*Task requirements:*
1. In the appeal summary, copy the part from "To repeat, the" up to and including "to raise multiplicity.", replacing "bean bag chair" with "recliner".
2. Please list every court case that the appeal summary cites by name.
3. Write the next part of the appeal summary, beginning after its final sentence.

*Source passage:*
The decision suggests that the only Wisconsin case on point is  State v. Perkins, 2004 WI App 213, 277 Wis. 2d 243, 689 N.W.2d 684 which did not require a medical diagnosis to establish the mental deficiency. There, the evidence showed the victim had severe Alzheimer’s, couldn’t converse coherently and required 24-hour supervision. Here, allegedly, the victim’s own testimony provided “compelling” proof of “mild mental retardation” even without an accompanying diagnosis. (That’s quite a leap for the court of appeals when it didn’t see or hear the victim testify.) See also State v. Reed, 118 P.3d 791 (Or. 2005) (where the court found the victim’s testimony insufficient to establish mental deficiency under a similar statute.)

Ineffective Assistance of Counsel–Multiplicity

To repeat, the State charged the defendant with 5 counts of sexual assault and 5 counts of sexual assault with a mentally deficient victim (based on the same 5 acts). The issue is whether each set of 5 counts should have been charged as 1 because they were all part of the same transaction or episode. State v. Hirsch, 140 Wis. 2d 468, 410 N.W.2d 638 (Ct. App. 1987) holds that different types of sexual contact don’t always support separate charges. In this case, while sitting with the victim on the couch, the defendant touched her breast and then asked her to go by a bean bag chair where he removed her pants and had sex with her. The court of appeals held that these 2 distinct acts were separated by just enough time for the defendant to reflect and recommit himself to additional criminal conduct. Slip op. ¶41. Thus, trial counsel was not deficient in failing to raise multiplicity.

*Provided records:*

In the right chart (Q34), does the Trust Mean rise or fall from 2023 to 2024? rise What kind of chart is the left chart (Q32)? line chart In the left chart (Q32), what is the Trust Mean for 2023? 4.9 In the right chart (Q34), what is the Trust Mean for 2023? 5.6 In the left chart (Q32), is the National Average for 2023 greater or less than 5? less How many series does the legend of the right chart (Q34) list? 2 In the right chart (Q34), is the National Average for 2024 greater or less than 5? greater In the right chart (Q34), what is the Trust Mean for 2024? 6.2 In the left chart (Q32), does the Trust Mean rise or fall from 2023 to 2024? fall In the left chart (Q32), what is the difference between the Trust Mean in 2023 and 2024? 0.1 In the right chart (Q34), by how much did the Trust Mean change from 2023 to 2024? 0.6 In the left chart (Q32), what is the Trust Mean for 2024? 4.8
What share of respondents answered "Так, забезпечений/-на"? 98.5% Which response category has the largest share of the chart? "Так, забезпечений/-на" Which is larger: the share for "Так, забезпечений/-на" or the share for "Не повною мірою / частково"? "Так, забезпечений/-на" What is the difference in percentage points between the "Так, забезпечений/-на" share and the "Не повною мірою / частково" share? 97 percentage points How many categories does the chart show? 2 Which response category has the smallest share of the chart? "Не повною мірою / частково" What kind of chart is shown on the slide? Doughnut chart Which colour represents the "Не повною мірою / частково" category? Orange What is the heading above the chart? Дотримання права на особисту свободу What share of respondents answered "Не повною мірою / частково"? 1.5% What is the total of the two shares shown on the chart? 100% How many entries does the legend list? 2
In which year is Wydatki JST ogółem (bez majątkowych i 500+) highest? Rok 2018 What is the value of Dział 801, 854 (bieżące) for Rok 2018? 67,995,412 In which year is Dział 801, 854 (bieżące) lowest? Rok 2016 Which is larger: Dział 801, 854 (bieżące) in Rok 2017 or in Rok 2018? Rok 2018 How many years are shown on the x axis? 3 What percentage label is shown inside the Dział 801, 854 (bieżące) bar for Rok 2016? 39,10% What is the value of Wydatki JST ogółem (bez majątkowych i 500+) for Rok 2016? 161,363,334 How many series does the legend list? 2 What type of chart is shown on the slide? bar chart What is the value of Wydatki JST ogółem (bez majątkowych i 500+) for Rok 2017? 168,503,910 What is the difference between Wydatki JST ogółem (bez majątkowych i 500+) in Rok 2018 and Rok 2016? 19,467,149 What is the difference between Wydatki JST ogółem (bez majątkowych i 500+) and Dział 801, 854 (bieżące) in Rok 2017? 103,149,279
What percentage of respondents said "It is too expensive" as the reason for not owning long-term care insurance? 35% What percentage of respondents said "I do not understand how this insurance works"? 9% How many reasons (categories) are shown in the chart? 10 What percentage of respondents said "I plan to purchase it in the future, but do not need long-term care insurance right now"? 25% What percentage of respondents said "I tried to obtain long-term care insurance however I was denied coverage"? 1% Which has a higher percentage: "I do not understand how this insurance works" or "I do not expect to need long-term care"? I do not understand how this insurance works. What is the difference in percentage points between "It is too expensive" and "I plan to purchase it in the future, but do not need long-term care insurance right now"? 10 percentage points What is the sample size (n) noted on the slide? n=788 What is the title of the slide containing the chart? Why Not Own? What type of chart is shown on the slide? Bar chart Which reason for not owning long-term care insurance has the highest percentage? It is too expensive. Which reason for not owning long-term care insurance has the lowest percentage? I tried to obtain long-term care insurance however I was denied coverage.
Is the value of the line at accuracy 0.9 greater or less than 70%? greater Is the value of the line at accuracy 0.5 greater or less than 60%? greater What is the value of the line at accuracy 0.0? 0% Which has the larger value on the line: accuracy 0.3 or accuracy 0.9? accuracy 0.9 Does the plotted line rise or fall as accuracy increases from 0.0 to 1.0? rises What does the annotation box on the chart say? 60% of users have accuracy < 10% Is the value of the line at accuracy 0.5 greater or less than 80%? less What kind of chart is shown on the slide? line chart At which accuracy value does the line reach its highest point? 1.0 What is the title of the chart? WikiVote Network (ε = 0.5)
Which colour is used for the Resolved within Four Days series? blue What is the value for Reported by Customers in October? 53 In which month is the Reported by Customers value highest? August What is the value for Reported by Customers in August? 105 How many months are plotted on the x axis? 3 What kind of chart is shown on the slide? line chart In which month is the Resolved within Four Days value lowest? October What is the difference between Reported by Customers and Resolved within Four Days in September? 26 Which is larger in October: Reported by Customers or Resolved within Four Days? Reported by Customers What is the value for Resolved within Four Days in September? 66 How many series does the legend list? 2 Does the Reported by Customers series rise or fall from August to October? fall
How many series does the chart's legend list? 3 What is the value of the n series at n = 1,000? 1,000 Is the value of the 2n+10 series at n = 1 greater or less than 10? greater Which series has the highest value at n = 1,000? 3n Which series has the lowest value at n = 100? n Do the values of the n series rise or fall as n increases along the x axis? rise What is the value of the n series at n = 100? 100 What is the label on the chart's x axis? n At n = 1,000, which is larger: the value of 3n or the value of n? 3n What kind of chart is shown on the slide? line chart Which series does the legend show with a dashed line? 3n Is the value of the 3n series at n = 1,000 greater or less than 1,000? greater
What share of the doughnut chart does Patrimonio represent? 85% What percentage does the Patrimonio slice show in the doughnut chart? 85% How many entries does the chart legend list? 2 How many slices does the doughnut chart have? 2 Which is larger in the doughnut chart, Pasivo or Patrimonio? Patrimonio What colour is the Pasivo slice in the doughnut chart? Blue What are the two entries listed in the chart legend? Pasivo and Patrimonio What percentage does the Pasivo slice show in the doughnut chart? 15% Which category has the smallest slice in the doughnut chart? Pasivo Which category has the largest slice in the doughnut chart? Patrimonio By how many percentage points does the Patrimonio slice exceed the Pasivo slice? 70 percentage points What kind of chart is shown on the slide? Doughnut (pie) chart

*Responses to the exercise:*
1.
To repeat, the State charged the defendant with 5 counts of sexual assault and 5 counts of sexual assault with a mentally deficient victim (based on the same 5 acts). The issue is whether each set of 5 counts should have been charged as 1 because they were all part of the same transaction or episode. State v. Hirsch, 140 Wis. 2d 468, 410 N.W.2d 638 (Ct. App. 1987) holds that different types of sexual contact don’t always support separate charges. In this case, while sitting with the victim on the couch, the defendant touched her breast and then asked her to go by a recliner where he removed her pants and had sex with her. The court of appeals held that these 2 distinct acts were separated by just enough time for the defendant to reflect and recommit himself to additional criminal conduct. Slip op. ¶41. Thus, trial counsel was not deficient in failing to raise multiplicity.

2.
State v. Perkins
State v. Reed
State v. Hirsch

3.
Ineffective assistance of counsel–admission of nurse practitioner’s testimony

The court of appeals assumed that the nurse practitioner’s hearsay testimony re the victim’s diagnosis should not have been admitted and that counsel was deficient in not objecting to it. It nonetheless found the defendant was not prejudiced because other parts of her testimony were properly admitted:

. . . the nurse practitioner testified that T.L.’s conditions caused her to function differently from a normal 22-year-old, both emotionally and intellectually; that T.L. had difficulty making decisions and accomplishing tasks such as going to a store and making a purchase; and that T.L. struggled with “choosing what would be appropriate … as far as friendships and appropriate things to say sometimes.” Slip op. ¶47.

 Ineffective assistance of counsel–DA’s reference to nurse practitioner as a “doctor”

Repeatedly during closing arguments the DA referred to the nurse practitioner as a “doctor,” but trial counsel never objected. Again, the court of appeals found no prejudice: “There is no reason to suppose the jury mistook the nurse practitioner for a doctor. When the nurse practitioner testified, she plainly identified herself as a nurse practitioner and she summarized her education and training.” Slip op. ¶47.

Seriously? The DA repeatedly mistook the nurse practitioner for a doctor but “there is no reason to suppose” the jury did?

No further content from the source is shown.